Question

(a+bi)^2=i what a and b satisfies the equation?

Answer 1

square it first

Answer 2

(a+bi)^2=i

(a+bi)(a+bi)=i

a^2+2abi +b^2i^2 = i

a^2+2abi +b^2(-1) = i

a^2+2abi - b^2 = i

(a^2-b^2) + 2ab*i = 0 + 1*i

So this means

a^2 - b^2 = 0

2ab = 1

Answer 3

what u can do is expand the left then simplify... then match up the real parts and the imaginary parts...

Answer 4

You now have a system of two equations with 2 unknowns.
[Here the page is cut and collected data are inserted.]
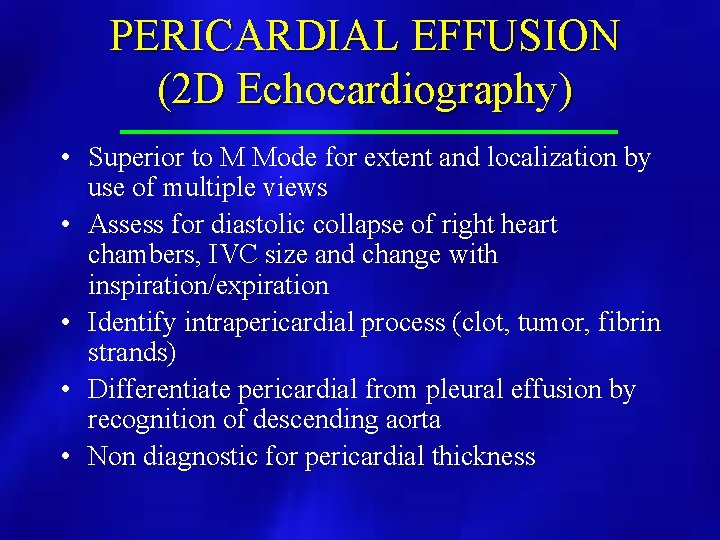 PERICARDIAL EFFUSION
(2D Echocardiography)

• Superior to M Mode for extent and localization by use of multiple views
• Assess for diastolic collapse of right heart chambers, IVC size and change with inspiration/expiration
• Identify intrapericardial process (clot, tumor, fibrin strands)
• Differentiate pericardial from pleural effusion by recognition of descending aorta
• Non diagnostic for pericardial thickness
So you can solve for both 'a' and 'b' using this system.

Answer 5

could you please solve I do not understand fully

Answer 6

Solve the second equation for any variable (I'm choosing b)

2ab = 1

b = 1/(2a)

Now plug this into the other equation

a^2 - b^2 = 0

a^2 - (1/(2a))^2 = 0

a^2 - 1/(4a^2) = 0

4a^4 - 1 = 0

I'll let you finish

Answer 7

another way is express i in polar form

\[ i= e^{i \frac{\pi}{2}} \]
if you want sqrt(i):
\[ i^{\frac{1}{2}}= (e^{i \frac{\pi}{2}} )^\frac{1}{2}=e^{i \frac{\pi}{4}} \]

or
cos(pi/4) + i sin(pi/4)
sqrt(2)/2 + i sqrt(2)/2

Answer 8

phi could you explain your way?

Answer 9

do you know
e^ix = cos(x) + i*sin(x)
?
if x= pi/2, cos(pi/2)=0 and sin(pi/2)= 1
so
e^(i*pi/2) = i
to take the square root, raise e^(i*pi/2) to the 1/2 power (multiply exponents)
change back to "rectangular form" using e^ix = cos(x) + i*sin(x)

Answer 10

so a+bi is just another way of writing cos(x) + i*sin (x)?

Answer 11

almost. a+bi --> sqrt(a^2+b^2) * e^(atan(b/a))
See http://en.wikipedia.org/wiki/Complex_number#Polar_form

it is helpful to know the magnitude of i is 1.

Answer 12

Thanks so much!

Answer 13

If you don't know this, then stay with rectangular form and solve for a and b as jt showed.